**What the task requires**
Transcribe the full listing with no word altered.

**Records**
———

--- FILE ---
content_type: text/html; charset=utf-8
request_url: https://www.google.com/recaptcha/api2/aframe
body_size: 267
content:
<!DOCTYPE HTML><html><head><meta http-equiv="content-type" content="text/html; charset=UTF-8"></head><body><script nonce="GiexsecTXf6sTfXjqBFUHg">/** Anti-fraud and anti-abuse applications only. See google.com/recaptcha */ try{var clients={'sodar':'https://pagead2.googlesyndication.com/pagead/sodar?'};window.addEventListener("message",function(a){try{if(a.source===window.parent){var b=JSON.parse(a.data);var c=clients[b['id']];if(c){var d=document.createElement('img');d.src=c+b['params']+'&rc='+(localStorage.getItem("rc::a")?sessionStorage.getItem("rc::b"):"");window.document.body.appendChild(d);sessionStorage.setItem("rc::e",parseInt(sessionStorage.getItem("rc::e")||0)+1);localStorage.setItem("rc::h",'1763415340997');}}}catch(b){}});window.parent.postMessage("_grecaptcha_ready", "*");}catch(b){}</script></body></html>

———

**Answer box**
--- FILE ---
content_type: text/html; charset=utf-8
request_url: https://www.google.com/recaptcha/api2/aframe
body_size: 267
content:
<!DOCTYPE HTML><html><head><meta http-equiv="content-type" content="text/html; charset=UTF-8"></head><body><script nonce="GiexsecTXf6sTfXjqBFUHg">/** Anti-fraud and anti-abuse applications only. See google.com/recaptcha */ try{var clients={'sodar':'https://pagead2.googlesyndication.com/pagead/sodar?'};window.addEventListener("message",function(a){try{if(a.source===window.parent){var b=JSON.parse(a.data);var c=clients[b['id']];if(c){var d=document.createElement('img');d.src=c+b['params']+'&rc='+(localStorage.getItem("rc::a")?sessionStorage.getItem("rc::b"):"");window.document.body.appendChild(d);sessionStorage.setItem("rc::e",parseInt(sessionStorage.getItem("rc::e")||0)+1);localStorage.setItem("rc::h",'1763415340997');}}}catch(b){}});window.parent.postMessage("_grecaptcha_ready", "*");}catch(b){}</script></body></html>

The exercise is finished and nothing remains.